O fogo começou às 14h40 na correia CR-02, que fazia o transporte de enxofre de um navio para o silo central do terminal portuário. Assim que os funcionários perceberam as chamas, foram acionadas as brigadas de emergência do terminal e das empresas vizinhas, além do Corpo de Bombeiros.

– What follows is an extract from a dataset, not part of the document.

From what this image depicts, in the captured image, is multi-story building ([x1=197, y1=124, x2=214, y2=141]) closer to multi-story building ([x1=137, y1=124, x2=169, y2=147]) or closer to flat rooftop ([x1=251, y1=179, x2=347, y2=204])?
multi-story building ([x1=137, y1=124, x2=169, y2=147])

O fogo foi controlado por volta das 21 horas, quando chegava na torre de transferência, que fica antes do armazém e do pátio de enxofre. O incêndio foi visto por pessoas fora da empresa. Pelo menos três caminhões-tanque foram até o local ajudar no trabalho de rescaldo.
Investimento
O sinistro não afeta o plano de investimento de mais de R$ 2 bilhões do terminal. Mas, neste momento, segundo a empresa, os esforços estão concentrados na retomada das operações.
As obras previstas pela VLI devem ser concluídas em 2016 e vão possibilitar que a empresa também atue no escoamento da produção agrícola do Brasil. A ideia é aumentar a operação atual de 2,6 milhões de toneladas para, pelo menos, 14,75 milhões anuais.
O terminal terá três novos berços de atracação (totalizando quatro – dois para fertilizantes e dois para produtos agrícolas) e uma nova pêra ferroviária, cuja moega (estrutura utilizada para a descarga de composições ferroviárias) terá capacidade para atender quatro vagões simultaneamente.
Com isso, espera-se que seja ampliada a eficiência das operações de carga e descarga, principalmente após a chegada dos novos equipamentos. Isto porque não será mais necessário desmembrar composições ferroviárias por conta de restrições estruturais.
Nos próximos três anos, conforme previsão da companhia, a estrutura usada hoje para atender uma composição de 60 vagões poderá receber um trem com 88 vagões totalmente carregados. A diferença é que o carregamento ou o descarregamento serão feitos em até 4 horas (e não em 7 horas, como ocorre atualmente), em um giro de viagem de até 3 dias (dois a menos do que a média dos últimos meses).
O investimento total do projeto deverá ultrapassar R$ 3,46 bilhões. Destes, R$ 2,07 bilhões serão destinados ao Tiplam. O restante será distribuído em uma série de melhorias no corredor logístico-ferroviário Centro-Sudeste operado pela VLI. Estão previstos a construção de outros dois terminais integradores de transbordo e armazenagem, novos pátios e oficinas de manutenção.
Os terminais integradores ligados ao Centro-Sudeste serão instalados em Guará, no Interior de São Paulo, e em Uberaba (MG). O primeiro movimentará açúcar (2,3 milhões de toneladas ao ano) e, o segundo, soja, farelo, milho e também açúcar (8,7 milhões de toneladas ao ano).
Além disso, 26 pátios de manobra estão sendo ampliados e cinco, construídos, justamente para atender o novo tamanho das composições (de 88 vagões), segundo a VLI.